● Text block
___

Posted tagged ‘About Place Journal’

Friday Feature ~ “Open Country: an allegory”

February 17, 2023

“Open Country” is one of my stories that I can directly attribute to having a little bit of forest on the edge of the Missouri Ozarks. It appeared in Volume II, Issue I of About Place Journal, in May of 2013. This was their “Trees” themed issue. It was my 17th published short story, and I felt I was really on my way.

Clearing cedars is something I do a lot of at my little cabin. The problem with them is that with their oily needles, they can burn hot and transfer a ground fire into the tree tops, which is something I don’t want around my cabin. So whenever I take myself into the forest, I also take a pair of loppers to liberate any small cedars I find from their earthly toil. It’s an endless task, and if I clear one area this year, it will have new cedars growing in it next year. But everyone needs a hobby, right?

I call it an allegory, and I don’t think it’s too hard to see what the cedars in the story can represent to an insightful reader. In just three years, current events showed that the main character’s aversions were commonplace and running rampant throughout the population.

About Place Journal is a publication of The Black Earth Institute, which is an effort by artists and scholars to create a more ethical world.

Friday Feature ~ Open Country: an allegory

October 21, 2022

This story appeared in the May 2013 issue of the online magazine About Place Journal. Here is a link to the story.

___

● Challenge A
In the bounding-box records, switch "JSON array" to "JSON list" and write the lines out again with nothing else changed. Begin at the line that has "Annotate all cabinet/shelfs." and stop at the end of the records.
The text and the records have nothing to do with each other.

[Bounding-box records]
___

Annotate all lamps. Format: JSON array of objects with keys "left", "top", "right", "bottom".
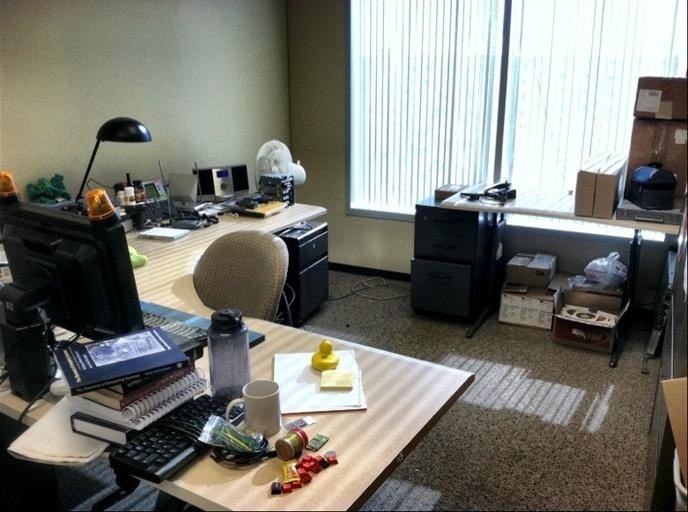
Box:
[{"left": 69, "top": 113, "right": 152, "bottom": 206}]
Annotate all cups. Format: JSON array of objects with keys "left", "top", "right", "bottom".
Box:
[{"left": 224, "top": 380, "right": 284, "bottom": 439}]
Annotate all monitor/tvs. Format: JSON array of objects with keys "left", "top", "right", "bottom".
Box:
[{"left": 0, "top": 195, "right": 144, "bottom": 403}]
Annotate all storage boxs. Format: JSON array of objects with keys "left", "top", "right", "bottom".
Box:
[
  {"left": 496, "top": 238, "right": 636, "bottom": 359},
  {"left": 567, "top": 67, "right": 687, "bottom": 224}
]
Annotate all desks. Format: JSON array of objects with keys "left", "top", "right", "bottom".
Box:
[
  {"left": 1, "top": 176, "right": 478, "bottom": 511},
  {"left": 439, "top": 179, "right": 685, "bottom": 373}
]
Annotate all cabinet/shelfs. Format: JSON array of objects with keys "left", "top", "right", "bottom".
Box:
[
  {"left": 405, "top": 186, "right": 510, "bottom": 327},
  {"left": 644, "top": 207, "right": 688, "bottom": 512},
  {"left": 273, "top": 218, "right": 334, "bottom": 329}
]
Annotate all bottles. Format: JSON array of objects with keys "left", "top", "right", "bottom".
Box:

___

● Challenge B
For the post about the story "Open Country," say whether each statement agrees with the text, and quote the words that decide it: (i) the story appeared in an issue with a "Trees" theme; (ii) About Place Journal is published by a university; (iii) "Open Country" was the writer's 12th published short story.

● Task result A
Annotate all cabinet/shelfs. Format: JSON list of objects with keys "left", "top", "right", "bottom".
Box:
[
  {"left": 405, "top": 186, "right": 510, "bottom": 327},
  {"left": 644, "top": 207, "right": 688, "bottom": 512},
  {"left": 273, "top": 218, "right": 334, "bottom": 329}
]
Annotate all bottles. Format: JSON list of objects with keys "left", "top", "right", "bottom".
Box:

● Task result B
(i) Yes: "This was their “Trees” themed issue."
(ii) No: "About Place Journal is a publication of The Black Earth Institute"
(iii) No: "It was my 17th published short story"